Direction: Transcribe the entire listing below word for word, keeping every line, number, and punctuation mark unchanged.

-- Start of Source records --

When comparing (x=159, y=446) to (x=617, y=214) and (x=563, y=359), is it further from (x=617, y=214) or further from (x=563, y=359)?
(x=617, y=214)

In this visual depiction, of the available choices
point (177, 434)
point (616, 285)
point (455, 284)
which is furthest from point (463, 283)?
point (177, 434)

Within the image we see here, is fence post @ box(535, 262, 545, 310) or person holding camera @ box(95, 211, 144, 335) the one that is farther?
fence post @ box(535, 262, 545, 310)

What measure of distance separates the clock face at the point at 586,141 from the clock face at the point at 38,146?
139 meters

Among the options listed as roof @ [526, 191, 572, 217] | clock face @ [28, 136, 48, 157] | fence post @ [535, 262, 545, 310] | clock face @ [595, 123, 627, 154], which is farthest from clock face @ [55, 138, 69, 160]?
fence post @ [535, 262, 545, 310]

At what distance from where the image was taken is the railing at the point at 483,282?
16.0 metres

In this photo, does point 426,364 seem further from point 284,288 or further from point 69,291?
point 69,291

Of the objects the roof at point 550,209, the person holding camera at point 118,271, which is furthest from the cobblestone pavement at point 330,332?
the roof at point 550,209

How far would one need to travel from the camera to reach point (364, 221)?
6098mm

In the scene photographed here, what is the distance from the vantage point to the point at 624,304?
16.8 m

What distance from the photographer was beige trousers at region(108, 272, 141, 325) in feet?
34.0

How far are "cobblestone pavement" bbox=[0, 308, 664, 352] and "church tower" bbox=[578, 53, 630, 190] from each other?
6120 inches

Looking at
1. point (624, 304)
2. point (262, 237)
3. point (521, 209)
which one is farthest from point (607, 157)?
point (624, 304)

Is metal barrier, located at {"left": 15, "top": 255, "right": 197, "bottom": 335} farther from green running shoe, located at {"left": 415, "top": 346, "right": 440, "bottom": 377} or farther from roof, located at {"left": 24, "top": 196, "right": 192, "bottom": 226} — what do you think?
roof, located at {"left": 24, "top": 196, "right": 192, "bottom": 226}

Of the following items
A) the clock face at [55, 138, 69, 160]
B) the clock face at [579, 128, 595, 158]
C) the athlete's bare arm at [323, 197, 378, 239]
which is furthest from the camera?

-- End of Source records --

Right answer:
When comparing (x=159, y=446) to (x=617, y=214) and (x=563, y=359), is it further from (x=617, y=214) or further from (x=563, y=359)?
(x=617, y=214)

In this visual depiction, of the available choices
point (177, 434)
point (616, 285)
point (455, 284)
which is furthest from point (463, 283)?
point (177, 434)

Within the image we see here, is fence post @ box(535, 262, 545, 310) or person holding camera @ box(95, 211, 144, 335) the one that is farther?
fence post @ box(535, 262, 545, 310)

What measure of distance separates the clock face at the point at 586,141 from the clock face at the point at 38,146?
139 meters

Among the options listed as roof @ [526, 191, 572, 217] | clock face @ [28, 136, 48, 157] | fence post @ [535, 262, 545, 310] | clock face @ [595, 123, 627, 154], which is farthest from clock face @ [55, 138, 69, 160]?
fence post @ [535, 262, 545, 310]

At what distance from where the image was taken is the railing at the point at 483,282?
16.0 metres

In this photo, does point 426,364 seem further from point 284,288 or further from point 69,291?
point 69,291

Of the objects the roof at point 550,209, the person holding camera at point 118,271, which is furthest from the cobblestone pavement at point 330,332?
the roof at point 550,209

How far would one need to travel from the camera to reach point (364, 221)?
6098mm

In the scene photographed here, what is the distance from the vantage point to the point at 624,304?
16.8 m

What distance from the photographer was beige trousers at region(108, 272, 141, 325) in feet?
34.0

How far are "cobblestone pavement" bbox=[0, 308, 664, 352] and "church tower" bbox=[578, 53, 630, 190] from each other?
6120 inches

Looking at
1. point (624, 304)
2. point (262, 237)
3. point (521, 209)
which one is farthest from point (607, 157)?
point (624, 304)

Is metal barrier, located at {"left": 15, "top": 255, "right": 197, "bottom": 335} farther from green running shoe, located at {"left": 415, "top": 346, "right": 440, "bottom": 377} or farther from roof, located at {"left": 24, "top": 196, "right": 192, "bottom": 226} — what do you think?
roof, located at {"left": 24, "top": 196, "right": 192, "bottom": 226}

Of the following items
A) the clock face at [55, 138, 69, 160]
B) the clock face at [579, 128, 595, 158]
C) the athlete's bare arm at [323, 197, 378, 239]
which is furthest from the camera?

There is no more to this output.